Os políticos norte-americanos pareciam estar determinados a não deixar que os ataques desfizessem a bem sucedida integração dos milhões de habitantes muçulmanos do país. O ceticismo em relação ao islamismo sem dúvida aumentou, mas o fato de que os muçulmanos norte-americanos estão bem integrados ao país não pode ser negado. Pouca gente se sente incomodada com as várias escolas muçulmanas do país e os norte-americanos de forma geral não veem sentido naqueles debates acalorados em torno do uso de lenços de cabeça e da construção de mesquitas que volta e meia tomam conta da Europa. Até mesmo os especialistas em segurança norte-americanos veem mais ameaça de terrorismo na Europa do que entre os muçulmanos do próprio país.

Esse tom prevaleceu durante comemorações e debates seguidos. Porém, ultimamente esse foco na reconciliação está correndo o risco de desaparecer. Não foi só o número de norte-americanos que acreditam que Barack Obama seja muçulmano que aumentou desde a campanha eleitoral; a quantidade de gente que acredita que se ele fosse muçulmano isto seria um fator negativo também cresceu. Além disso ocorreram fatos mais drásticos: um motorista de táxi muçulmano foi esfaqueado neste verão norte-americano e houve protestos em frente a mesquitas do país.

Várias organizações muçulmanas dos Estados Unidos anunciaram que não comemorarão o fim do Ramadã, o mês do jejum islâmico, no sábado, conforme geralmente fazem, já que neste ano esse feriado cai no dia 11 de setembro.

Uma guerra em casa

Um motivo extra para preocupação entre esses grupos é o aumento da agressividade do debate político nos Estados Unidos, com os ativistas do movimento sociopolítico Tea Party ditando o tom.

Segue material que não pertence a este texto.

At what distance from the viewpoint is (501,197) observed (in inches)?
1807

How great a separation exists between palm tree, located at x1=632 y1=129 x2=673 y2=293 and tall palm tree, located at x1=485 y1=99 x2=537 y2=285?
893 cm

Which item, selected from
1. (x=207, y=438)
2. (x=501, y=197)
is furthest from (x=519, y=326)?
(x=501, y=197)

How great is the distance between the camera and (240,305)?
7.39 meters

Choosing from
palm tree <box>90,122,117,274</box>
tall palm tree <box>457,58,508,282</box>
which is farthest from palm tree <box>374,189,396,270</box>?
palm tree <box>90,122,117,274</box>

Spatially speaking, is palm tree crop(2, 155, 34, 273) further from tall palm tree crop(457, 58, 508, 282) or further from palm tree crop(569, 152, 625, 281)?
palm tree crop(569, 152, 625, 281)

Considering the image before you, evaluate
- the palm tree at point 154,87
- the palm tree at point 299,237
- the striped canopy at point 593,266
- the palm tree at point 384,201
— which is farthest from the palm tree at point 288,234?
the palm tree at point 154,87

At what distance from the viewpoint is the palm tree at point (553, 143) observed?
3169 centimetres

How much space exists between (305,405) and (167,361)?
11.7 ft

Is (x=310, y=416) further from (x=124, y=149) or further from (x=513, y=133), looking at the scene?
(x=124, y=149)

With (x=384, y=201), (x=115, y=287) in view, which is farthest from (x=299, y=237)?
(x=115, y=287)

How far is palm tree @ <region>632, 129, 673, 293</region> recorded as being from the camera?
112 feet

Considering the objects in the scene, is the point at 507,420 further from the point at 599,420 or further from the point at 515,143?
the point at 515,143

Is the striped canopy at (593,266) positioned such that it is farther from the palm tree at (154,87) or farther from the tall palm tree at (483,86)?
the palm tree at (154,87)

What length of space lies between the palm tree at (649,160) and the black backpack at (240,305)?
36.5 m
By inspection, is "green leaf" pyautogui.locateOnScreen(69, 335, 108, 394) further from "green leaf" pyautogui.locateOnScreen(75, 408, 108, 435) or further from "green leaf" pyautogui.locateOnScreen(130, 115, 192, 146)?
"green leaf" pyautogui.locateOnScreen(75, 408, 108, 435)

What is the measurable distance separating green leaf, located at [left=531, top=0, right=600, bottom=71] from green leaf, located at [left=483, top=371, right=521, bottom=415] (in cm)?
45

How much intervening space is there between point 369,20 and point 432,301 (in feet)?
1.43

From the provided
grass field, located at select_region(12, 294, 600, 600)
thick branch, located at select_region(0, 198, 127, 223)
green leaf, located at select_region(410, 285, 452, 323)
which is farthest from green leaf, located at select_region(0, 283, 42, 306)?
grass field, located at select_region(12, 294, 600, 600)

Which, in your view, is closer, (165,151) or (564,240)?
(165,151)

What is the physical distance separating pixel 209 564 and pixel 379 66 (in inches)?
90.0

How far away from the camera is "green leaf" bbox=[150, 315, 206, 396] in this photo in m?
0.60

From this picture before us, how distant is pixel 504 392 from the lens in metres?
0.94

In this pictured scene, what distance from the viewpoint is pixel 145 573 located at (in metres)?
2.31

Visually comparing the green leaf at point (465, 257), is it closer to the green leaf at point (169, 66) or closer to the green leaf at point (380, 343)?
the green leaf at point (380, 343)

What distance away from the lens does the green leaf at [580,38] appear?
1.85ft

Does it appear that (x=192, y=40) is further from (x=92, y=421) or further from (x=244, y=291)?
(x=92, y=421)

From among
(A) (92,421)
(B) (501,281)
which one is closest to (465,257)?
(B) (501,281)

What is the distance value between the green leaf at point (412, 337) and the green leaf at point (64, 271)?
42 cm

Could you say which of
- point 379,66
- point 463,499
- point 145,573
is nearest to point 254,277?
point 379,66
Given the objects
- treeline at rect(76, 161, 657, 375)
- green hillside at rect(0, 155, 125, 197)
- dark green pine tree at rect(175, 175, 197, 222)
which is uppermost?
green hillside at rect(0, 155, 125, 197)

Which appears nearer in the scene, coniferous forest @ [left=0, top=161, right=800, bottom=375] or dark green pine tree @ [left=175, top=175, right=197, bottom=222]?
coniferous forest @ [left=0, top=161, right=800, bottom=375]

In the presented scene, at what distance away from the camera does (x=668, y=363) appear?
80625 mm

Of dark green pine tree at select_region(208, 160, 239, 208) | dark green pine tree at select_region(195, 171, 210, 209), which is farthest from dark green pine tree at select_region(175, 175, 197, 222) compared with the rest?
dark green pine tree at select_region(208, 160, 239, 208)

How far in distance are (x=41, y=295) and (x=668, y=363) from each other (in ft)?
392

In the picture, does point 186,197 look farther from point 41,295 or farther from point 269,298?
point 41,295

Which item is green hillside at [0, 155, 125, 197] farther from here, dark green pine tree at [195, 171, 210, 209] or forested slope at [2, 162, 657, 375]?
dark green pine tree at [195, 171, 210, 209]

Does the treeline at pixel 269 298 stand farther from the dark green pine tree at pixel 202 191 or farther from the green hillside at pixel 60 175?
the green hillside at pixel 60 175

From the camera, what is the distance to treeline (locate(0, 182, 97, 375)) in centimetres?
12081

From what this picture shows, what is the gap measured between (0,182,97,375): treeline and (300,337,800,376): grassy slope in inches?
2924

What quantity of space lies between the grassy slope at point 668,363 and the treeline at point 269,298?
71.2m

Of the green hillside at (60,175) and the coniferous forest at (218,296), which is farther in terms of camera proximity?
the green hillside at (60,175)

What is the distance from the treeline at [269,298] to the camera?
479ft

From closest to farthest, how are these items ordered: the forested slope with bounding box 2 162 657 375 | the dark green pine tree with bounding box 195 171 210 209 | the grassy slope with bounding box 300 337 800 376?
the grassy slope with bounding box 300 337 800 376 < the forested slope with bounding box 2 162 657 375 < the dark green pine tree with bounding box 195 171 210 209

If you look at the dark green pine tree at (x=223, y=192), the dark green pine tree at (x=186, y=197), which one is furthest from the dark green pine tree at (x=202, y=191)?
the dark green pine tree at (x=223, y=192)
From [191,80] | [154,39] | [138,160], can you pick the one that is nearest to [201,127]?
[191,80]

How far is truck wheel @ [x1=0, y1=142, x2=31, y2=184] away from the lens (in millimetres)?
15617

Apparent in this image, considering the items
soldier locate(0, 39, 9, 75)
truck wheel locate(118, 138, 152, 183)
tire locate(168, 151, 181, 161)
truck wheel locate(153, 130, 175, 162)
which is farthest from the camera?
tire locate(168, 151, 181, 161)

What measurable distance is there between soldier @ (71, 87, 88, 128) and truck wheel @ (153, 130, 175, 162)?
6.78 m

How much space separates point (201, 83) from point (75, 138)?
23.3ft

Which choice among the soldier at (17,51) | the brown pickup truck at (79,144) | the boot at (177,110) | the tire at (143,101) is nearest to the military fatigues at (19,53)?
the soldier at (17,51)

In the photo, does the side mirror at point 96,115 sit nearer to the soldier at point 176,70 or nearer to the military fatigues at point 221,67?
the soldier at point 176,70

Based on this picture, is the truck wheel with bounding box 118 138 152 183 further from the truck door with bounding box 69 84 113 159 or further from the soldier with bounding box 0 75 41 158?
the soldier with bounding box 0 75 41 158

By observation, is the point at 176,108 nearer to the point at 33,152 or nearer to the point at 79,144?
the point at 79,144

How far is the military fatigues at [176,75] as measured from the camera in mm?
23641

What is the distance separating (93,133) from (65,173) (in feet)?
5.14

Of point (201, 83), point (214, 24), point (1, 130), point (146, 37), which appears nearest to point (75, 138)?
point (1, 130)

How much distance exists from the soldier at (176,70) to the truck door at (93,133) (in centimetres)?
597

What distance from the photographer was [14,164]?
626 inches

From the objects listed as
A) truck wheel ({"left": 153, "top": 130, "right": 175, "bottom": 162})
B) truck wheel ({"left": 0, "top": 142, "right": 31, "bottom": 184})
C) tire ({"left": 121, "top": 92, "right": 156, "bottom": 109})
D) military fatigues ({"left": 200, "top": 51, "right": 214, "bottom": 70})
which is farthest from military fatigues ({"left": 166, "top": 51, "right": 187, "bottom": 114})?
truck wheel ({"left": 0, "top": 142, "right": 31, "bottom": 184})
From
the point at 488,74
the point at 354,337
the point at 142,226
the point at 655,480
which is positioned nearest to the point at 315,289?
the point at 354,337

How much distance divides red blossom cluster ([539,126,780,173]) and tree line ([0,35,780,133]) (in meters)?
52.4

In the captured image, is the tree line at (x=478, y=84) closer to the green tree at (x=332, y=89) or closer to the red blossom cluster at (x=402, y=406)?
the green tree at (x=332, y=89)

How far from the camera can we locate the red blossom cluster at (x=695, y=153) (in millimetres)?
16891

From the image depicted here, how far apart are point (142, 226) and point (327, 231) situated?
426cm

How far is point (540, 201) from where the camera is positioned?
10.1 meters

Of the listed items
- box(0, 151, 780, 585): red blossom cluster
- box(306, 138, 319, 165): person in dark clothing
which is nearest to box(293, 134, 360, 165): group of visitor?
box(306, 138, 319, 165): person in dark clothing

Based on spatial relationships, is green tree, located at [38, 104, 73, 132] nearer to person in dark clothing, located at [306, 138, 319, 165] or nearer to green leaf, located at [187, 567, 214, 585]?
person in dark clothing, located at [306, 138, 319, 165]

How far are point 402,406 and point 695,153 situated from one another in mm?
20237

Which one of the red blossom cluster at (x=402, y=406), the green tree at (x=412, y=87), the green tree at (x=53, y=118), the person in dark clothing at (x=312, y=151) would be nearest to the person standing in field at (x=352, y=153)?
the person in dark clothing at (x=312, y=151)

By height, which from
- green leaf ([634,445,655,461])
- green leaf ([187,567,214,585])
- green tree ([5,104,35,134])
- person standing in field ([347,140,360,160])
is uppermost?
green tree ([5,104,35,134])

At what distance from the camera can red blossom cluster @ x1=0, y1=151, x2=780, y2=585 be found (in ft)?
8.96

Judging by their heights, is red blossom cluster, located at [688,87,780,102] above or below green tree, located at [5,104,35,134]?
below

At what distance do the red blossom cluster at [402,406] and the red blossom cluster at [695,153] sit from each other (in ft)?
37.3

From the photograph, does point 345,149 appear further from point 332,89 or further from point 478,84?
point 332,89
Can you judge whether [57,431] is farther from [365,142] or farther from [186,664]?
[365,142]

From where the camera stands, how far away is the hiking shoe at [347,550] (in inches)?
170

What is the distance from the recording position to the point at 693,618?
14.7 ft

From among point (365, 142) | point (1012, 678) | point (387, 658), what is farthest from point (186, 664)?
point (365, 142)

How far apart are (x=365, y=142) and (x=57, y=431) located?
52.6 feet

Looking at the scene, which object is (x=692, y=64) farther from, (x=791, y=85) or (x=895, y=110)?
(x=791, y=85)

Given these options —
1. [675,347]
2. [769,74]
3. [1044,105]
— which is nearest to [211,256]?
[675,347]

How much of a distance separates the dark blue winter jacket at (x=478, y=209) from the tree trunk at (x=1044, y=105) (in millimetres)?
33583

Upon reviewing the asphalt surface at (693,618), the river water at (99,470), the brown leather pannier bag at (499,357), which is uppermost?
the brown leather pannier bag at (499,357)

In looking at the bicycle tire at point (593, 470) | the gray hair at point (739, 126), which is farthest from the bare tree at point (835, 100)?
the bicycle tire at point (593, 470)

O movimento ultraconservador deseja que o país retorne às ideias dos seus fundadores brancos e em sua maioria cristãos. Os extremistas do Tea Party são atualmente a força motriz do Partido Republicano, e colocaram os democratas na defensiva dois meses antes das importantes eleições parlamentares deste ano.

Este é um cenário político no qual não há espaço para nuances. Quem exibir tolerância é suspeito – a aparente simpatia de Barack Obama pelo centro cultural islâmico a ser construído próximo ao marco zero gerou protestos imediatos e o presidente recuou rapidamente.

Os assessores de Barack Obama não querem mais que ele vá a Nova York em 11 de setembro, tamanho é o temor de que a aparição do presidente possa provocar novas polêmicas em torno da “mesquita no marco zero”. A política da polarização tornou-se mais forte do que os atos para lembrar os mortos.

Enquanto isso, o presidente acaba de comemorar a retirada de tropas de combate norte-americanas do Iraque – marcando o começo do fim daquela que talvez tenha sido a pior das reações exageradas aos ataques de 11 de setembro de 2001. Nove anos depois, a guerra no exterior parece estar diminuindo de intensidade.

No entanto, a guerra em casa pode estar apenas começando.